- [Text excerpt]
■ ■ ■

Shan Fadh Bullock
Shan Fadh Bullock was born on 17 May 1865 at Inisherk, Co. Fermanagh just outside the Cavan border near Belturbet. His father Thomas Bullock was a strict man who had eleven children and drove several to emigration because of his stern demeanour. Thomas Bullock worked on the Crom Castle estate which ran along the Cavan/Fermanagh border and employed both Catholic and Protestant workers. Protestant workers had the prime jobs and were employed as craftsmen and supervisors while Catholics worked in the outer area of the estate at unskilled jobs. Folk memories of the battle of Newtownbutler in 1689 remained long in the memory in the area where up to 1500 Jacobite troops were hacked down or drowned in Upper Lough Erne when pursued by the Williamite cavalry. Many of the Williamite army was drawn from the local Protestant population.
Shan Bullock was educated at Crom estate primary school run by the Church of Ireland and Farra school, Co. Westmeath. He tried his hand at farming but found he was not suited, moved to London in 1883 and became a civil service clerk. Bullock took to journalism to supplement his salary and published his first book of stories ‘The Awkward squads’ in 1893. His stories are centred on Irish Catholic and Protestant small farmers and labourers and their struggles and tensions. He married Emma Mitchell in 1899 and they had a son and daughter.

■ ■ ■

- [What to work on]
[a] Extract the passage of the Shan Bullock biography from "Shan Bullock was" to "son and daughter.".
[b] According to the Shan Bullock biography, what was the title of his first book of stories, and in what year was it published?
[c] List every year mentioned in the Shan Bullock biography.
The lines that come after this text are not needed for any of the work here.

- [Material]
■ ■ ■

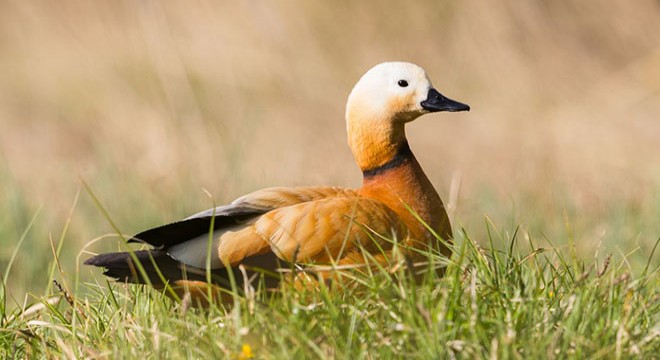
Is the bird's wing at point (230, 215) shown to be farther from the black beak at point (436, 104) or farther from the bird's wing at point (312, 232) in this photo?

■ ■ ■

- [The replies]
[a]
Shan Bullock was educated at Crom estate primary school run by the Church of Ireland and Farra school, Co. Westmeath. He tried his hand at farming but found he was not suited, moved to London in 1883 and became a civil service clerk. Bullock took to journalism to supplement his salary and published his first book of stories ‘The Awkward squads’ in 1893. His stories are centred on Irish Catholic and Protestant small farmers and labourers and their struggles and tensions. He married Emma Mitchell in 1899 and they had a son and daughter.

[b] His first book of stories, 'The Awkward squads', was published in 1893.

[c] 1865, 1689, 1883, 1893, 1899